Martin touched on how Black newspapers would often be overlooked by politicians opting to share their stories and interviews with the daily newspapers.

“I have refused in my career and life to believe what we have is second class,” said Martin, who spent six years as a contributor for CNN. “I refuse to allow others around me to have that mindset because the reality is what we have always done has been first class.”

Martin then acknowledged pioneer Black journalists and media outlets like The North Star, a nineteenth-century anti-slavery newspaper published by abolitionist Frederick Douglass and investigative journalist Ida B.Wells-Barnett, who was a founding member of the NAACP. He called out the greatness of Robert Abbott, who founded the Chicago Defender in 1905, which grew to have the highest circulation of any Black-owned newspaper in the United States.

“I think of all of these institutions, Ebony and Jet, that actually told our stories and carried the weddings and birthdays of Black people when mainstream media would not even mention our names. I have refused to allow, even in the 21st Century, for anybody to act as if we don’t belong where we are,” Martin sermonized and was met with applause.

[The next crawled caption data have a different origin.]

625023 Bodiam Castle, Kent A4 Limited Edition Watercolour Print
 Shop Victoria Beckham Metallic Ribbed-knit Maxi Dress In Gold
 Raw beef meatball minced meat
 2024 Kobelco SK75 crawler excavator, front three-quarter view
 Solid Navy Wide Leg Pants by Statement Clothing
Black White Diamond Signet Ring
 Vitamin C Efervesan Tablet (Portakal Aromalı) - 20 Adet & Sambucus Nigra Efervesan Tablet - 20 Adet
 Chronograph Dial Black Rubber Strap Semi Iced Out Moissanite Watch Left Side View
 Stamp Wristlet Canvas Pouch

He detailed that the cycle repeats generationally when Black people pass down a second-class mindset and let others define who they are or convince them that they don’t belong.

“Then it means when we’re in the workplace, we’re not negotiating how we should be. We’re not asking for the promotion the way we should be. We’re not demanding the same resources the way we should be,” he declared.

Martin said he is unwilling and unable to allow his Blackness to have a Black tax or for anyone to limit somehow “who we are, what we can do, and then say what we do is simply not good enough.”

Labeled “The Voice of Black America,” Martin lived up to his moniker, imploring listeners never to walk into a room and believe they do not belong. He then added that when one walks into a room, folks should know they are in the room.

“There are some folks who are present, but there are some folks who have presence,” he said, encouraging graduates to embrace their confidence and swag and not to let others deter them or box them in despite the relationship.

In closing, the founder of the Black Star Network quoted a scene from Ava Duvernay’s movie, “Selma,” and informed JSU graduates that they have been prepared for this day.

“You have been positioned by God to live in this moment of history to be able to create a new world that we’ve never seen before. Don’t let anybody deny you your place in history to be able to redefine America in a new image,” Martin implored. “This is your moment to lead. This is your moment to create. This is your moment to stand up. This is your moment to be able to challenge and show the world exactly who you are and what we are made of.”